#### Task to carry out:
Every line below that holds the string "text" must be copied.
** Records for this exercise follows **
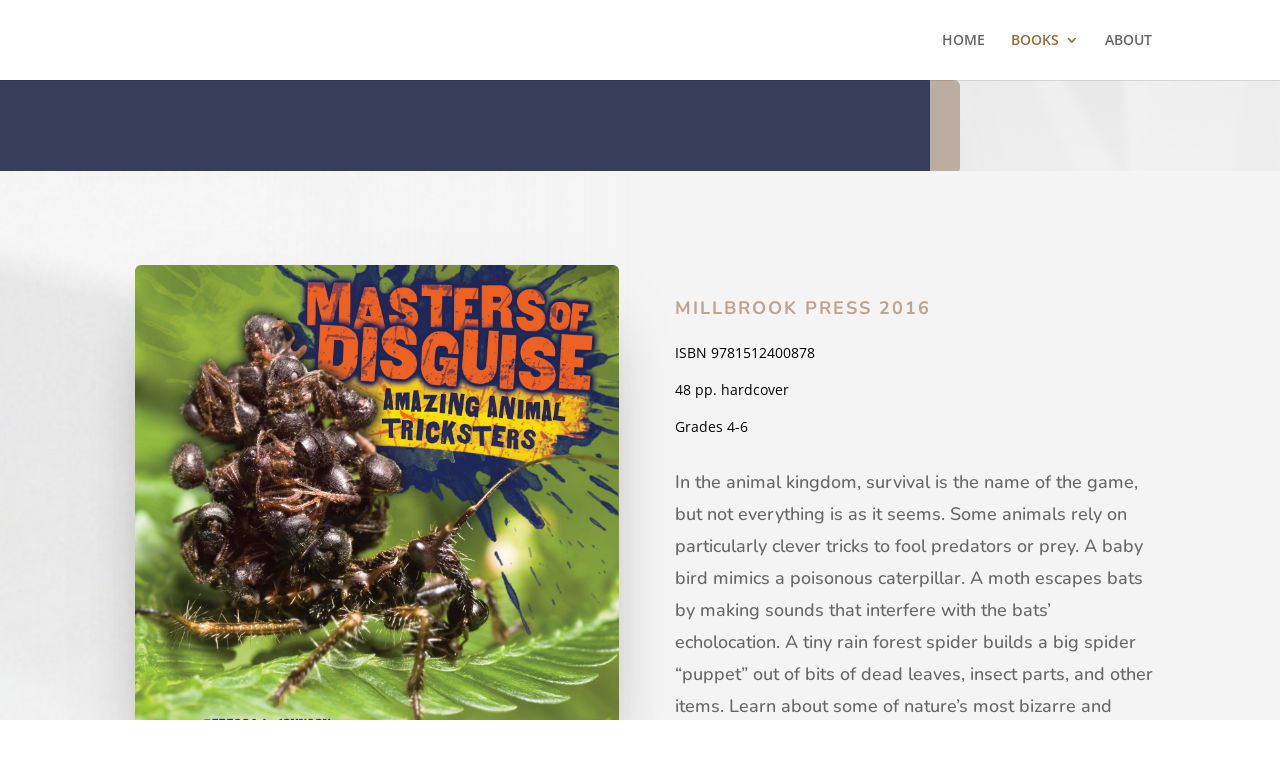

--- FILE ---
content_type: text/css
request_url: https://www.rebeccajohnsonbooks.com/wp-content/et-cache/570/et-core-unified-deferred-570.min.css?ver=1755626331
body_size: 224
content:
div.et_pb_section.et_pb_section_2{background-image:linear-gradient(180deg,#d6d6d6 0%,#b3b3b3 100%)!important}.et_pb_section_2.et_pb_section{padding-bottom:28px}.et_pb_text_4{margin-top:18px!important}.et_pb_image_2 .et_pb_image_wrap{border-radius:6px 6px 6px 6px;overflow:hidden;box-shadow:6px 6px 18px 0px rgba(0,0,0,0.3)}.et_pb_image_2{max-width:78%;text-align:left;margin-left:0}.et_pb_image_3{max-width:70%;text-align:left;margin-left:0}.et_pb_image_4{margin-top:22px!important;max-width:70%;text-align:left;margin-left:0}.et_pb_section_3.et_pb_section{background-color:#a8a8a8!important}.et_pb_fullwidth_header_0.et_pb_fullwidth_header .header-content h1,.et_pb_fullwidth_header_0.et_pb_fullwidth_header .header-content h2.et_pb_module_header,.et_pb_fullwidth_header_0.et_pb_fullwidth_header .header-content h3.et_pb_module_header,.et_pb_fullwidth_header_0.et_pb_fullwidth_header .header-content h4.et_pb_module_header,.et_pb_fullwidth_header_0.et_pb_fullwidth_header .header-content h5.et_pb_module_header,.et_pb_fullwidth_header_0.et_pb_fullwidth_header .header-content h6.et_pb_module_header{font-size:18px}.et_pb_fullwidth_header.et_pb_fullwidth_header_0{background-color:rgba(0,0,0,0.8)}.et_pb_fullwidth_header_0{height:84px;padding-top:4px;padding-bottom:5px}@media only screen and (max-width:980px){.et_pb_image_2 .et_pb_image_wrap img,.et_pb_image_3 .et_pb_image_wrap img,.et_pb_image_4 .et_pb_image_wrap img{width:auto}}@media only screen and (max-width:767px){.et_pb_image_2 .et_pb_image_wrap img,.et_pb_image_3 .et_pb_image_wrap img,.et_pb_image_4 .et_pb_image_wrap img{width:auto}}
** End of Records for this exercise **
#### Response to this exercise:
content_type: text/css
div.et_pb_section.et_pb_section_2{background-image:linear-gradient(180deg,#d6d6d6 0%,#b3b3b3 100%)!important}.et_pb_section_2.et_pb_section{padding-bottom:28px}.et_pb_text_4{margin-top:18px!important}.et_pb_image_2 .et_pb_image_wrap{border-radius:6px 6px 6px 6px;overflow:hidden;box-shadow:6px 6px 18px 0px rgba(0,0,0,0.3)}.et_pb_image_2{max-width:78%;text-align:left;margin-left:0}.et_pb_image_3{max-width:70%;text-align:left;margin-left:0}.et_pb_image_4{margin-top:22px!important;max-width:70%;text-align:left;margin-left:0}.et_pb_section_3.et_pb_section{background-color:#a8a8a8!important}.et_pb_fullwidth_header_0.et_pb_fullwidth_header .header-content h1,.et_pb_fullwidth_header_0.et_pb_fullwidth_header .header-content h2.et_pb_module_header,.et_pb_fullwidth_header_0.et_pb_fullwidth_header .header-content h3.et_pb_module_header,.et_pb_fullwidth_header_0.et_pb_fullwidth_header .header-content h4.et_pb_module_header,.et_pb_fullwidth_header_0.et_pb_fullwidth_header .header-content h5.et_pb_module_header,.et_pb_fullwidth_header_0.et_pb_fullwidth_header .header-content h6.et_pb_module_header{font-size:18px}.et_pb_fullwidth_header.et_pb_fullwidth_header_0{background-color:rgba(0,0,0,0.8)}.et_pb_fullwidth_header_0{height:84px;padding-top:4px;padding-bottom:5px}@media only screen and (max-width:980px){.et_pb_image_2 .et_pb_image_wrap img,.et_pb_image_3 .et_pb_image_wrap img,.et_pb_image_4 .et_pb_image_wrap img{width:auto}}@media only screen and (max-width:767px){.et_pb_image_2 .et_pb_image_wrap img,.et_pb_image_3 .et_pb_image_wrap img,.et_pb_image_4 .et_pb_image_wrap img{width:auto}}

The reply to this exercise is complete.